Spatial reasoning dataset excerpts
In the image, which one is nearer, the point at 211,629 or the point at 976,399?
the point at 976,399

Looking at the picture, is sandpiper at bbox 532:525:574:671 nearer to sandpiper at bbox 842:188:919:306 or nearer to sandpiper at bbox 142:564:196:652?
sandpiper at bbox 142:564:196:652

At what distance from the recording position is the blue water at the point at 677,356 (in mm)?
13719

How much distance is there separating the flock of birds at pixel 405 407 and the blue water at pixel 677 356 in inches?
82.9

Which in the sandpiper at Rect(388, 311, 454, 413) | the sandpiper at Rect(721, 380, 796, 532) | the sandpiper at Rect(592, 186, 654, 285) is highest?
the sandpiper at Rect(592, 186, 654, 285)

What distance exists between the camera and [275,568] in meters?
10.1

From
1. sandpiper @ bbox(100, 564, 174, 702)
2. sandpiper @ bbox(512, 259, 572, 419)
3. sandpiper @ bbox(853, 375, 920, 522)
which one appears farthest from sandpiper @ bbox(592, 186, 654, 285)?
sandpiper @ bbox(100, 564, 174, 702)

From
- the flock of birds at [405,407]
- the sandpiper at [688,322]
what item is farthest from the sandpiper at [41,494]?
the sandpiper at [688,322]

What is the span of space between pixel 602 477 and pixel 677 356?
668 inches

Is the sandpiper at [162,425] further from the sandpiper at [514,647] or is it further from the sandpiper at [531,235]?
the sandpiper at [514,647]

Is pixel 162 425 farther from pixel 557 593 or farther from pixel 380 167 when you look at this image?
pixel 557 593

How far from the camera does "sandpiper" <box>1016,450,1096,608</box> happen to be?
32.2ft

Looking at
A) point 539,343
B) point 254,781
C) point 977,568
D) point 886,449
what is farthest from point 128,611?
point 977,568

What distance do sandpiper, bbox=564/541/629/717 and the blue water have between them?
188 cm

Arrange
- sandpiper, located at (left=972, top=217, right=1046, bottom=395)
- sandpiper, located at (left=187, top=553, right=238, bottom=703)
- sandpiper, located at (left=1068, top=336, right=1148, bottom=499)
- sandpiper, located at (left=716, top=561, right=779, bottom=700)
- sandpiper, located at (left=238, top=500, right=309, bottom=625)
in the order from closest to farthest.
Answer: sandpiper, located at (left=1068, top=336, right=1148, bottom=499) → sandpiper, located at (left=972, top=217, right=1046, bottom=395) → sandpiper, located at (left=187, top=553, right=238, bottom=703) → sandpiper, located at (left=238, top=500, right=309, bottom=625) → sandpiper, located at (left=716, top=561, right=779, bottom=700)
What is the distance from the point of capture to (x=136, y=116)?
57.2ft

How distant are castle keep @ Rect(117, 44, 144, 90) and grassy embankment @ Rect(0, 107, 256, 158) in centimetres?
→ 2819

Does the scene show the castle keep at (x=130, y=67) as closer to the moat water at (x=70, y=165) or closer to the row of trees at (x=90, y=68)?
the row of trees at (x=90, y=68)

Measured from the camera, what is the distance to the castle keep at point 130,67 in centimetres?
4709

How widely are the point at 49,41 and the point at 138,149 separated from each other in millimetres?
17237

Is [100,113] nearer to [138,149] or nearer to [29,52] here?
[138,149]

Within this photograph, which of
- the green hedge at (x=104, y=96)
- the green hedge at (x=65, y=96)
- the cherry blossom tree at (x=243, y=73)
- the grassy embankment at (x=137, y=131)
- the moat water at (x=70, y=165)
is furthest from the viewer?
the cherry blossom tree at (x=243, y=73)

- [Task] Rewrite the records from the line with "Within this photograph, which of" through the end of the records as a Markdown table with the columns Row and Line. Give each line its own row with a row number, and omit any blank lines.

- [Reply to the exercise]
| Row | Line |
|---|---|
| 1 | Within this photograph, which of |
| 2 | - the green hedge at (x=104, y=96) |
| 3 | - the green hedge at (x=65, y=96) |
| 4 | - the cherry blossom tree at (x=243, y=73) |
| 5 | - the grassy embankment at (x=137, y=131) |
| 6 | - the moat water at (x=70, y=165) |
| 7 | is furthest from the viewer? |
| 8 | the cherry blossom tree at (x=243, y=73) |